Sejak ditunjuk menduduki posisi nomor satu di PT AJS pada 2008 hingga digantikan pada awal 2018, Hendrisman mengaku, PT Asuransi Jiwasraya pernah sekali membagikan dividen kepada pemegang saham.
"Satu kali. Tahun 2015. Ada deviden," jawabnya dalam persidangan ketika ditanya Aldres Napitupulu, Kuasa Hukum Joko Hartono Tirto dalam perkara yang sama.
Hendrisman mengatakan, dividen atau dana dari laba perusahaan itu disetorkan kepada negara dalam wujud uang sungguhan dan bukan uang semu.
Dia pun menampik pertanyaan Aldres bahwa dividen itu hanya tercatat dalam pembukuan atau laporan keuangan saja.

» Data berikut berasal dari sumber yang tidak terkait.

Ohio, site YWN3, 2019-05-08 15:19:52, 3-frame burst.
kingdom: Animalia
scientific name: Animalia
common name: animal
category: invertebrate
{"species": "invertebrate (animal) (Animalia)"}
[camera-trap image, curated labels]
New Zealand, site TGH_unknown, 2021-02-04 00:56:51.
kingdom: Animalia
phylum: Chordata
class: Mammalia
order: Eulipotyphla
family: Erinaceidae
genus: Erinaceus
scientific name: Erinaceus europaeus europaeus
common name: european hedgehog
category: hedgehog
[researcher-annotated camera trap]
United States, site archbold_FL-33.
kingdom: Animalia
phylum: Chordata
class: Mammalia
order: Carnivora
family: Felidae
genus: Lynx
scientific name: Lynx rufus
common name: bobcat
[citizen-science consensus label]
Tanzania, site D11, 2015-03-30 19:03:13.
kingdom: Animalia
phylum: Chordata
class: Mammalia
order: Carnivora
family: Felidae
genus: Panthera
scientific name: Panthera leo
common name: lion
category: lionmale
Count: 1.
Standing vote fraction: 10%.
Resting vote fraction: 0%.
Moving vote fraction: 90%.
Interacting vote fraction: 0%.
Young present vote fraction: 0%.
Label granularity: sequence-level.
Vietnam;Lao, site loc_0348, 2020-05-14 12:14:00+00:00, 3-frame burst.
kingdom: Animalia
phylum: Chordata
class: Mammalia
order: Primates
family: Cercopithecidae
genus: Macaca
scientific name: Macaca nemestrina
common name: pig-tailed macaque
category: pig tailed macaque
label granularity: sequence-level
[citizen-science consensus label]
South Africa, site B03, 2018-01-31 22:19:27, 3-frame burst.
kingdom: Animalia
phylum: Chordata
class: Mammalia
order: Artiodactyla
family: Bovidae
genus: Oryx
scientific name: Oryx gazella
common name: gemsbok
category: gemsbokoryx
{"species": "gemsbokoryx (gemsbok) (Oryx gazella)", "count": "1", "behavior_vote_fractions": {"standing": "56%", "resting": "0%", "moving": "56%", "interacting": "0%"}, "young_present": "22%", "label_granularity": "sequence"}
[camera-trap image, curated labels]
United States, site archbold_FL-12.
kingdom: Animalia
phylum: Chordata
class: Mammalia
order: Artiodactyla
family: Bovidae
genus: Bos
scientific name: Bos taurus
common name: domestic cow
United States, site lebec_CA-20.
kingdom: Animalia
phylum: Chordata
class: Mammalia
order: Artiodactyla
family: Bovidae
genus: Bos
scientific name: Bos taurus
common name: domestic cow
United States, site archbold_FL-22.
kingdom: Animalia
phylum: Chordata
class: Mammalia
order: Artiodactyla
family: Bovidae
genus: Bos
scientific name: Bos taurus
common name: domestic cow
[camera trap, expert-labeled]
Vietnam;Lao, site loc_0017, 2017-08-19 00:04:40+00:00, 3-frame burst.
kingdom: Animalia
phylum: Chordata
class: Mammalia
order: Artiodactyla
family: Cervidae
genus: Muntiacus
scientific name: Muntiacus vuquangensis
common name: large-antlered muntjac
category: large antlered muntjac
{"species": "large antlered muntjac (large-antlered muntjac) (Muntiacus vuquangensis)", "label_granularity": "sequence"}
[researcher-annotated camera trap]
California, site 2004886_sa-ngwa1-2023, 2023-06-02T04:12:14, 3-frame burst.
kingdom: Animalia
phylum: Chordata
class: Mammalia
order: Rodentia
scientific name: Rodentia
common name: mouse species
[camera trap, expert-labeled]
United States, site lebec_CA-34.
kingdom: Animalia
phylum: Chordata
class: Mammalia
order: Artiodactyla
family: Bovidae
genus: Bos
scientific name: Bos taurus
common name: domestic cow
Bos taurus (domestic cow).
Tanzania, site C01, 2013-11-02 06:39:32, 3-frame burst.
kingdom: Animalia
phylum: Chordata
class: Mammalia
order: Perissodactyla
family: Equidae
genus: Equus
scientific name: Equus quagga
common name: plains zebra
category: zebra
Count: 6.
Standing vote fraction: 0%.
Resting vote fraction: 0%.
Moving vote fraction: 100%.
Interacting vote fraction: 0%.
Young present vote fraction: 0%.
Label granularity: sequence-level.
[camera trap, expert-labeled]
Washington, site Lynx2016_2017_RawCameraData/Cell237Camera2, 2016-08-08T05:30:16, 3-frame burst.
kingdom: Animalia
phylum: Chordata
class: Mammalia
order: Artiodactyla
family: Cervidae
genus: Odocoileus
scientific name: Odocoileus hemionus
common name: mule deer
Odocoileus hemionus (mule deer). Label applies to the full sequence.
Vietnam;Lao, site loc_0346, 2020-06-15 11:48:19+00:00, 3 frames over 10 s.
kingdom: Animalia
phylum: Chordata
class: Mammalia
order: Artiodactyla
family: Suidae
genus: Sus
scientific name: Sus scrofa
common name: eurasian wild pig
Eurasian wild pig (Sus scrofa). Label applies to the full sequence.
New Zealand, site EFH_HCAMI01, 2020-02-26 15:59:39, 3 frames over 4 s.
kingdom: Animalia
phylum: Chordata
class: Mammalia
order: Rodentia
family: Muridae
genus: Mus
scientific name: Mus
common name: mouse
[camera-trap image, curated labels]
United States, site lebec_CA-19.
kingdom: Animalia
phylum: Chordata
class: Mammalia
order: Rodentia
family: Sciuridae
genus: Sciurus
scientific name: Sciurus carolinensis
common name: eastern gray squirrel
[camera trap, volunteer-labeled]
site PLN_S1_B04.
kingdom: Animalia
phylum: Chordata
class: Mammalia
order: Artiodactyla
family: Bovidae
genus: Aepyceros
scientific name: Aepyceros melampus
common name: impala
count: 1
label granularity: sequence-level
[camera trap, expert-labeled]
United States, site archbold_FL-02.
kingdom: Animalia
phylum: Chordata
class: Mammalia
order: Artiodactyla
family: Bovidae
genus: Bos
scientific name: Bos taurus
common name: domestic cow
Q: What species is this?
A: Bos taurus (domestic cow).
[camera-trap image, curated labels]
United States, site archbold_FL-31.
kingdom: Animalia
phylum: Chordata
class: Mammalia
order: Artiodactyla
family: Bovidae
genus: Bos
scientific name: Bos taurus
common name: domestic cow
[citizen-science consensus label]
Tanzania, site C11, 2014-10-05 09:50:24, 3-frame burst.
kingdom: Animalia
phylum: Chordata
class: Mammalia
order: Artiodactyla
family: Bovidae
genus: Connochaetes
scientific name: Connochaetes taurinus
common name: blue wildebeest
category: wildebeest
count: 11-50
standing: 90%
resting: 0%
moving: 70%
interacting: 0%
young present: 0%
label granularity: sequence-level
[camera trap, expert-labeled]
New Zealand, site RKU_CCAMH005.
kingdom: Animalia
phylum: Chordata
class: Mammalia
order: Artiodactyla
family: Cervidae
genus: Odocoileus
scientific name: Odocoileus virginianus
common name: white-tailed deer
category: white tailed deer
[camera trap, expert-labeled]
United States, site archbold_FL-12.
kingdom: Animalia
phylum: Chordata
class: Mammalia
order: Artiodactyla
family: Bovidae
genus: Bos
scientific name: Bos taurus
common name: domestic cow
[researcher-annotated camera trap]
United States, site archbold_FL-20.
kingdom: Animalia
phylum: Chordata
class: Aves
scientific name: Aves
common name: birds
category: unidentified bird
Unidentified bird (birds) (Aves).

Hendrisman menjelaskan, deviden itu bersumber dari laba perusahaan.
"(Deviden yang disetorkan) uang beneran," tegasnya.
Hary Prasetyo menambahkan bahwa seluruh laba perusahaan itu bersumber dari tata kelola aset atau merupakan hasil investasi.
Dia pun menegaskan bahwa laba perseroan itu sungguh merupakan uang yang diperoleh perusahaan dan bukan pencatatan semata.
"Kalau dana itu (laba yang menjadi sumber dividen) memang dari investasi. Dari keuangan. Dari hasil investasi," jawab Hary.